┌──

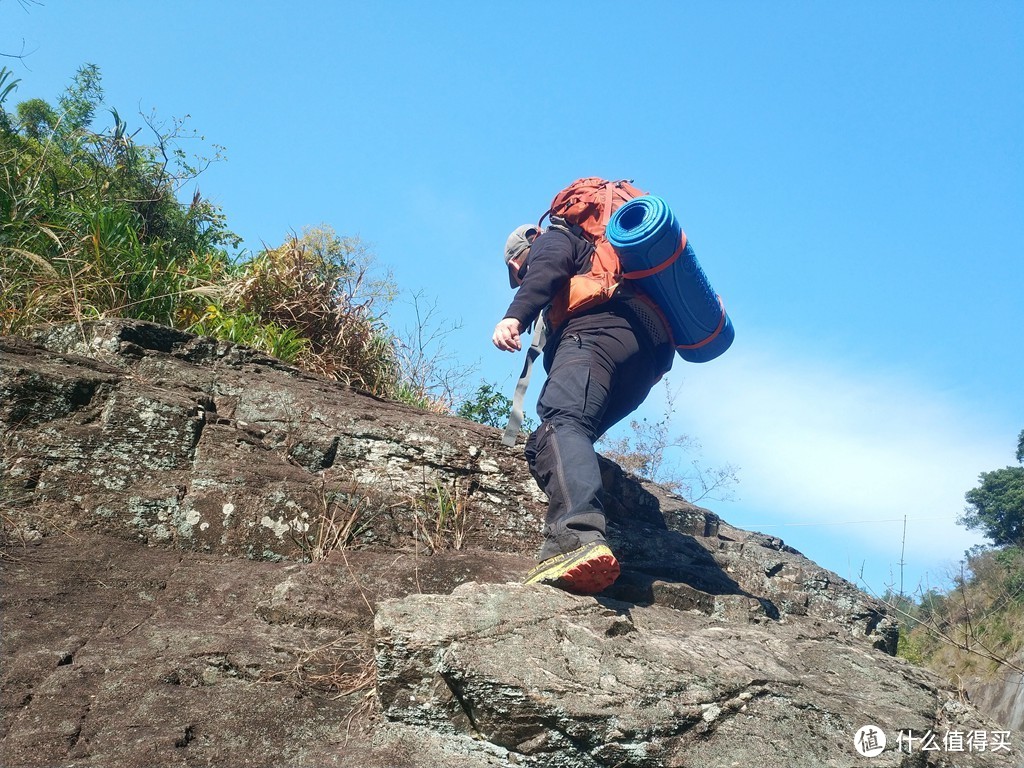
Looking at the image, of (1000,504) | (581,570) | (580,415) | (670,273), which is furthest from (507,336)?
(1000,504)

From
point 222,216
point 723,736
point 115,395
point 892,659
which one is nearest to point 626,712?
point 723,736

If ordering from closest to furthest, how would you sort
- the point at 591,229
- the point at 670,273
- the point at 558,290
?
the point at 670,273 → the point at 558,290 → the point at 591,229

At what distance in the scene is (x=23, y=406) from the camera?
12.7 ft

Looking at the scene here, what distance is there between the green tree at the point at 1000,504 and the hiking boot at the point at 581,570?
21.5m

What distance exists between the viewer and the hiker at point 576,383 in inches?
134

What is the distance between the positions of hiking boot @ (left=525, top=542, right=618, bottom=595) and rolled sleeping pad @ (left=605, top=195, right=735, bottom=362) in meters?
1.40

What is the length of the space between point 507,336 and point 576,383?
0.39 meters

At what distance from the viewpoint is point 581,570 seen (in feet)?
10.8

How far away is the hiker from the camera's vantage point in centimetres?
341

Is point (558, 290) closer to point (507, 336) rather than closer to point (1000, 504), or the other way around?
point (507, 336)

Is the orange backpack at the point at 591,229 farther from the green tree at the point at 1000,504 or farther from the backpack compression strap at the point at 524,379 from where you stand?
the green tree at the point at 1000,504

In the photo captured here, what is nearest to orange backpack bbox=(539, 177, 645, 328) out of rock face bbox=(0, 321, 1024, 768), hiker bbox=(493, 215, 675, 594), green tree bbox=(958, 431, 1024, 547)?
hiker bbox=(493, 215, 675, 594)

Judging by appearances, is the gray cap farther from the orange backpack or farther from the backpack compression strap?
the backpack compression strap

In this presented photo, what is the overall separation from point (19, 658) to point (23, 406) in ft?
4.96
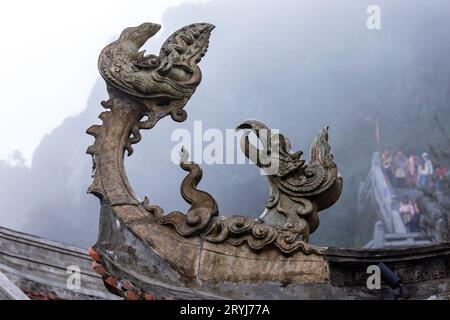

└──

SET PROBLEM =
Could you format the items from the line containing "Judging by appearances, is" through the end of the items, inclusive, as a two-column CSV with the columns "item_text" and "answer"? Each row should hold one item's text and its answer, each in a single quoted field with line breaks replaced by spaces, and the pictures left out.

COMPLETED TASK =
item_text,answer
"Judging by appearances, is the gray cap farther from the orange backpack or farther from the backpack compression strap?","the backpack compression strap"
"In this presented photo, what is the overall separation from point (19, 658) to point (23, 406) in ft?","4.96"